Inspired by the @madz answer I came across with this solution:

Create a custom JsonbType (on production - e.g. main/java/com/app/types/JsonbType.java)

import com.vladmihalcea.hibernate.type.json.JsonBinaryType;

public class JsonbType extends JsonBinaryType {
  private static final long serialVersionUID = 1L;
}

Create a custom JsonbType (on tests - e.g. test/java/com/app/types/JsonbType.java)

import com.vladmihalcea.hibernate.type.json.JsonStringType;

public class JsonbType extends JsonStringType {
  private static final long serialVersionUID = 1L;
  @Override
  public String getName() {
      return "jsonb";
  }
}

Create an alias type from JSONB to JSON only on tests (h2):

-- only on H2 database
CREATE TYPE "JSONB" AS TEXT;

note: I'm using flyway which make it easy to do but you can follow @jchrbrt suggestion

Finally you declare the type on your entity model, as follows:

import com.app.types.JsonbType;

@TypeDef(name = "jsonb", typeClass = JsonbType.class)
@Entity(name = "Translation")
@Table(name = "Translation")
@Data
public class Translation {
  @Type(type = "jsonb")
  @Column(name="translations")
     private MySerializableCustomType translations; 
  }
}

That's it. I hope it helps someone.

Upvotes: 12

jchrbrt
jchrbrt

Reputation: 1086

A workaround is actually to create a custom column data type in H2 for the jsonb type, and put the query in the datasource url like this:

spring.datasource.url=jdbc:h2:mem:testdb;INIT=create domain if not exists jsonb as text;MODE=PostgreSQL"

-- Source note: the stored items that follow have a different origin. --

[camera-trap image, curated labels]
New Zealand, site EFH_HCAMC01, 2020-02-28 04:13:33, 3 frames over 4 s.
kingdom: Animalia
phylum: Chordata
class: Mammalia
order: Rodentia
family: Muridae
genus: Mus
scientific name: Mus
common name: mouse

Now for tests and integration tests in particular, it would be preferable to use the same DB than your application, via TestContainers

Upvotes: 20

toolforger
toolforger

Reputation: 842

JSON support was added to H2 after the question was asked, with version 1.4.200 (2019-10-14).

However, you rarely need a JSON data type in a database. JSON essentially is just a potentially very long string, so you can use CLOB which is available on most databases.

You do need the JSON data type if you need an SQL function that operates on them, and then only if the database insists that its JSON functions operate on a JSON type instead of on a CLOB. Such functions tend to be database-dependent though.

Upvotes: 19

madz
madz

Reputation: 1873

In my case we were dealing with PostgreSQL jsonb type in production and H2 for our tests.

I could not test @n00dle 's solution because apparently spring does not support executing a SQL script before Hibernate's ddl-auto=update for our tests so I used another way to solve this.

Here is a gist for it.

The overall idea is to create two package-info files. One for production and the other for tests and register different types (JsonBinaryType.class for production and TextType.class for tests) to handle them differently for PostgreSQL and H2

Upvotes: 8

Alex
Alex

Reputation: 165

H2 does not have the JSON data type.

In MySQL the JSON type is just an alias for the LONGTEXT data type so the actual data type for the column will be LONGTEXT.

Upvotes: -2

n00dle
n00dle

Reputation: 6053

I just came across this problem working with the JSONB column type - the binary version of the JSON type, which doesn't map to TEXT.

For future reference, you can define a custom type in H2 using CREATE DOMAIN, as follows:

CREATE domain IF NOT EXISTS jsonb AS other;

This seemed to work for me, and allowed me to successfully test my code against the entity.

Source: https://objectpartners.com/2015/05/26/grails-postgresql-9-4-and-jsonb/

Upvotes: 50

Olivier Garand
Olivier Garand

Reputation: 73

I have solved the problem using TEXT type in H2. One must create a separate database script to create schema in H2 for tests and replace the JSON type by TEXT.

It is still a problem since if you use Json function in queries, you will not be able to test those while with H2.